Margin of error is one of the most important statistical concepts to know when you look at the results of online surveys or polls. If you don’t know it, you can easily misinterpret the results and make false conclusions. On the other hand, if you know it, you can be more confident how to use your results. Today I’ll explain this important concept for you!
Margin of error: a practical example
Let’s start with a story!
The HR Department of a company runs the same survey every year.
The company has 3000 employees and HR receives 550 responses both in 2021 and 2022 (for simplicity).
In the survey, there is a question about salary satisfaction and the results are:
2021: 85% are satisfied with the salary.
2022: 89% are satisfied with the salary.
When the HR Manager presents the results, she states that salary satisfaction clearly increased.
But, she is not necessarily true.
Why?
The HR manager forgot to mention the Margin of Error.
- What is the Margin of error?
- How to calculate it?
- When and how to use it?
You will get the answers in this blog post – and you’ll see how the HR manager could have done better. Let’s dig in!
What is the Margin of error?
The Margin of Error (MoE) is a statistical concept that helps to measure the uncertainty of a survey or poll result. It is typically expressed as a percentage or number.
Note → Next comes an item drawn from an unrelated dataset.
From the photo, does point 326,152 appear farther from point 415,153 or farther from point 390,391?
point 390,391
Surveys and polls are usually based on samples, which are smaller groups selected from the larger population. Since the sample is not the entire population, there is some uncertainty or variability in the results. If the margin of error is large, it may indicate that the sample was not representative of the population. On the other hand, if the margin of error is small, it indicates that the sample estimate is reliable, and we can be more confident in its accuracy.
From the Margin of Error, we can calculate the confidence interval
The margin of error gives us the confidence interval. It indicates the range within which the true population value likely lies. The width of the range will be two times the margin of error. It has two boundaries:
- Lower bound = observed score – MoE
- Upper bound = observed score + MoE
Note: remember “MoE” stands for Margin of Error.
Note: These are the values for our original example, so if you are a good observant you probably already have an idea why the HR Manager was mistaken.
There are several factors that affect the margin of error.
The most important of these is the sample size. In general, the larger the sample size, the smaller the margin of error will be. This is because a larger sample provides more information about the population, and therefore it is more likely to produce an accurate estimate.
Confidence level
There is a big difference between confidence interval and confidence level.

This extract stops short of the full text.